Tuesday 27 October 2020

Sneaker pimps: "One Man and His Shoes"

The success of Netflix's The Last Dance has reawakened an interest in the life, career and endorsements of basketball superstar Michael Jordan: new doc One Man and His Shoes is opening in the UK a week before the revival of a 2000 IMAX special going under the none-more-Nineties title of Michael Jordan: To The Max. (We also have that Space Jam sequel awaiting us next summer.) Yemi Bamiro's film has one very specific aspect of this legend in its sights and on its feet: it's a history of those Nike trainers to which Jordan lent his name. Yet Bamiro comes this way with a fair bit on his mind, which may be why the results feel so scattered. These 83 minutes aren't merely about running shoes, but how Air Jordans sat at the centre of a nexus of race, celebrity, politics, corporate branding and popular culture. You'll need some tolerance for footage of CEOs and agents sitting around well-furnished homes talking with pride about the deals they struck to ensure a young athlete was handed staggering sums in return for wearing freebie trainers - it's predominantly a money story, and one that has to position Nike as a plucky underdog in order to sketch the narrative arc it wants for itself. Despite Will Newell's jazzy graphic design, much of that positioning is achieved within a conventional talking-heads format. Yet it has a secret weapon in Bamiro's confident marshalling of the ephemera these deals generated, the print ads and promo spots that did almost as much as Jordan himself did on court to secure his public image. It means to sell you on a non-essential item that would swallow your monthly salary and be obsolete within the year, but the double-page image of Jordan mid-air and mid-dunk remains an eye-catcher; and "Michael Jordan 1, Isaac Newton 0" is tremendous copywriting, wherever you're coming from.

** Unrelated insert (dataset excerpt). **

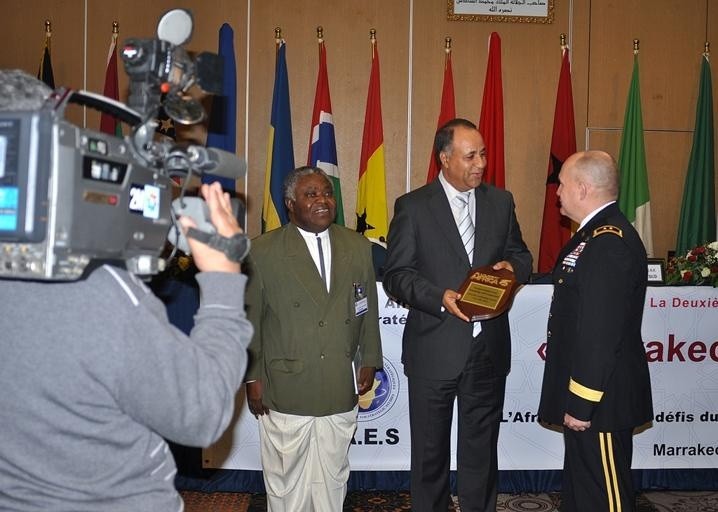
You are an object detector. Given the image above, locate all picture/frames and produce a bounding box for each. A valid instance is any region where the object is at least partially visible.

And that's before Bamiro works in those zippy, Spike Lee-directed campaigns by which Nike started to run rings around their sporting rivals, with their lame "rapping athlete" spots. (It's a bit like discovering Public Enemy on the same chart as the "Anfield Rap".) Still, from an early stage, there are tensions beneath the film's surface that Bamiro never fully resolves.

Granted, they were there in the original story, which was that of corporate America making one young Black man a star, and bestowing unimaginable riches upon him; riches that were solicited, in great part, from impoverished inner-city children for whom a $180 pair of sneakers became an exit strategy, a status symbol, and - in certain cases, touched on late in Bamiro's film - something to die for. What was being sold with that Jumpman logo was an image of Black strength, beauty and success. (As those Lee ads regularly wondered: "Is it the shoes?") How that image squared with American reality is what matters, and it's here you sense Bamiro, making his feature documentary debut, getting muddled. He's outright distracted in those segments involving Air Jordan hoarders, a jolly quirk that makes for a crunching gear change when the film then confronts us with images of youngsters in deprived areas being mugged and killed for their footwear. Now we learn that Nike knowingly withheld from the supply chain so as to ramp up demand for their product; now we hear the lawyer for one grieving family denounce those ads the documentary has previously taken so much pleasure in as the propaganda of a corporation valuing profit over human life. It's either a structuring issue, or a failure of editorial nerve: to make the leap from fanboy to journalist, Bamiro really needed to take the footage he shot at Houston gravesides to the mansions of the suits he chuckles along with early on - or, indeed, to Jordan, a no-show who continues to cash the cheques - and to ask these powerbrokers how much responsibility they're prepared to take for Nike's moral failures. It's an angrier film than it lets on, I think; I wonder whether Bamiro was advised to make nice for much of it. He gets in plenty of coverage, but at some point he needed a pivot worthy of Jordan himself; in the absence of that, we're left with a film whose two halves don't quite fit, like mismatched pumps on the shelf of a Foot Locker backroom. We can still admire the design, but they make for uncomfortable travel.

One Man and His Shoes is now playing in selected cinemas, and streaming via Prime Video, Curzon Home Cinema and the BFI Player.